When Rain Clouds Gather
- First edition cover
- Author: Bessie Head
- Language: English
- Genre: Novel
- Set in: Eastern Botswana, 1960s
- Publisher: Victor Gollancz
- Publication date: 1968; 57 years ago
- Publication place: United Kingdom
- Media type: Print: hardback octavo
- Pages: 188
- ISBN: 0435909614
- OCLC: 251800534
- Dewey Decimal: 823.914
- LC Class: PR9408.B553H4
- Followed by: Maru

= When Rain Clouds Gather =

1968 debut novel by Bessie Head

When Rain Clouds Gather is the first novel by South African-Motswana author Bessie Head, published in 1968.

Having left South Africa in 1964, Head wrote the novel while in exile in Botswana, completing it in 1967. It was first published in London by Victor Gollancz and subsequently by William Heinemann (1972), and in the US by Simon & Schuster.

== Plot ==

Makhaya escapes Apartheid South Africa into Botswana. In the village of Golema Mmidi he meets Gilbert, an Englishman who is trying to modernise farming. They join forces to create a utopia but are opposed by the village chief.

== Reception ==
David P. Bargueño wrote that the book emphasises the twin aspects of hope and despair, and that it depicts love as "a magical force that can overcome insuperable challenges", an idea not present in Head's 1973 work A Question of Power, written after her nervous breakdown.

Helen Oyeyemi wrote of When Rain Clouds Gather and Head that "Her men […] are intensely perceptive, imbued with a 'feminine sensitivity' that raises them above the level of 'grovelling sex organs' that Head complained African men were traditionally reduced to within their communities."

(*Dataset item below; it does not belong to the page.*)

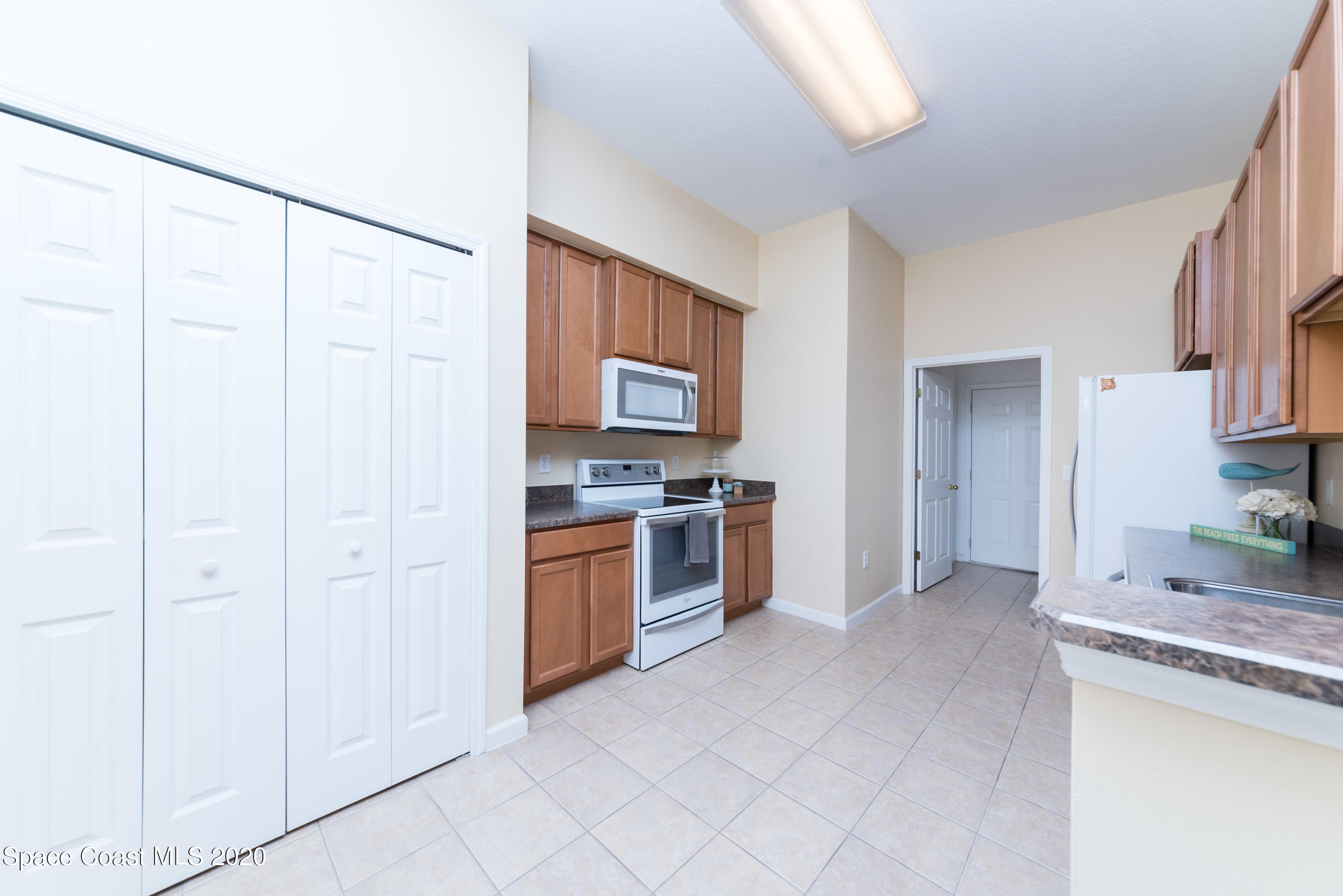 4037 Meander Place, Unit 101 Rockledge, FL 32955 - Photo 7 of 24 Kitchen View 1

Writing in Open Cultural Studies in 2019, Gerd Bayer says that When Rain Clouds Gather "anticipated some of the politics of early twenty-first-century environmental thinking in the postcolonial sphere. The alliance of various marginalized characters who, one way or another, violate against existing hegemonic structures replaces the ideological and cultural conflict over territory."

In 2022, When Rain Clouds Gather was included on the Big Jubilee Read, a list of 70 books by Commonwealth authors produced to celebrate Queen Elizabeth II's Platinum Jubilee.

The novel is referenced in the project When Rain Clouds Gather: Black South African Women Artists, 1940–2000, curated by Portia Malatjie and Nontobeko Ntombela.